Classification models are developed with approaches: decision tree, random forest, and adaptive boosting to address third objective – that is classifying the customers into adopters and non-adopters of omnichannel based on their sociodemographic characteristics using data from all 850 respondents. It appears from the results that Age, Profession, and Income were found to be the most significant sociodemographic characteristics impacting the adoption of omnichannel. Further, adopters of omnichannel are segmented based on the buying behavior (Recency, Frequency, and Monetary Value) using K-Means clustering into 4 different clusters: Omni-connected, Omni-consistent, Omni-spenders, and Omni-hesitant.
Finally, to address the fourth research objective of the research, a solution methodology for the decision problem of online order fulfillment in omnichannel is developed by formulating the problem as a mixed integer linear programming (MILP) model with the objective of cost-minimization. The problem configuration considers a deterministic demand over multiple periods and computes product flow across various locations in a retailer’s network. From the optimal solution obtained, it appears that fulfillment of online orders through ‘warehouse’ and ‘direct-to-customer center’ is more cost effective.

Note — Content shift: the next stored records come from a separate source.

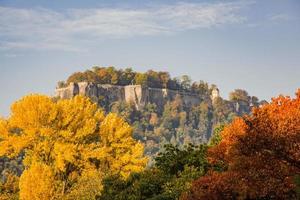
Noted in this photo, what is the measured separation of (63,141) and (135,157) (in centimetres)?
560

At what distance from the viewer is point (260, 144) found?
17828mm

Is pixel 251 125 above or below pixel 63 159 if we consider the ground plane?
above

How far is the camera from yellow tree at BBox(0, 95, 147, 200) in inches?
1403

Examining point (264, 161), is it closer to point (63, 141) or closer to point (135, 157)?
point (63, 141)

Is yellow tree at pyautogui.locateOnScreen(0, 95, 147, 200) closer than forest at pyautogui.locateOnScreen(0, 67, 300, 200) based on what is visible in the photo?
No

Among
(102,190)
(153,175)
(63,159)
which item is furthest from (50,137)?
(153,175)

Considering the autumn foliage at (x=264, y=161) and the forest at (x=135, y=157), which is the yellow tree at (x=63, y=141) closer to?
the forest at (x=135, y=157)

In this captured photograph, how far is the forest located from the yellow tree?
0.21 feet

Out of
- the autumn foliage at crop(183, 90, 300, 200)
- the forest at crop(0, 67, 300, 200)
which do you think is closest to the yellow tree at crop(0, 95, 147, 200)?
the forest at crop(0, 67, 300, 200)

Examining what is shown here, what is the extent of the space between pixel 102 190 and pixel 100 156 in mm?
9005

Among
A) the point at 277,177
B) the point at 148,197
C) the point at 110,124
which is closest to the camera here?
the point at 277,177

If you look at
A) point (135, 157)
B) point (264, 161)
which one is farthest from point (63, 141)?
point (264, 161)

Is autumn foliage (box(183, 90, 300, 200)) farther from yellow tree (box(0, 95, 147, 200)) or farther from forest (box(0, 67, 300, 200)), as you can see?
yellow tree (box(0, 95, 147, 200))

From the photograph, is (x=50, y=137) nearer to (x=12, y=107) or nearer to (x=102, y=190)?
(x=12, y=107)
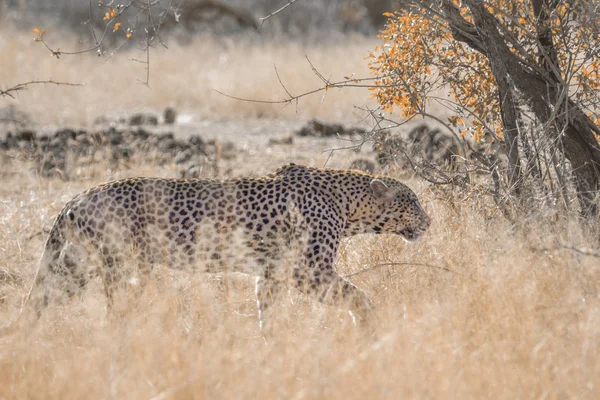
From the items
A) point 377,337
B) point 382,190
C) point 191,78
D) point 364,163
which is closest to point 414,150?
point 364,163

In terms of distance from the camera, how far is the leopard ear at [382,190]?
21.5 feet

The research problems considered in this study can serve as empirical evidence to assist retailers in developing cluster-wise omnichannel strategies. Retailers should focus on offering an improved, personalized, and convenient shopping experience while ensuring data privacy and mitigating inconsistencies. Though this research has achieved all the planned objectives, there are certain limitations. The inferences of the study cannot be generalized at the pan-India level across different product categories. The proposed classification models for clustering use self-reported ordinal values from customers regarding their buying behavior. The proposed mathematical model for order fulfillment uses deterministic demand. Future research could validate the proposed models for across different geographies and product categories. Also, the independent decision problem of ‘omnichannel fulfillment’ can be treated as an integrated decision problem with pricing, inventory, and last-mile delivery.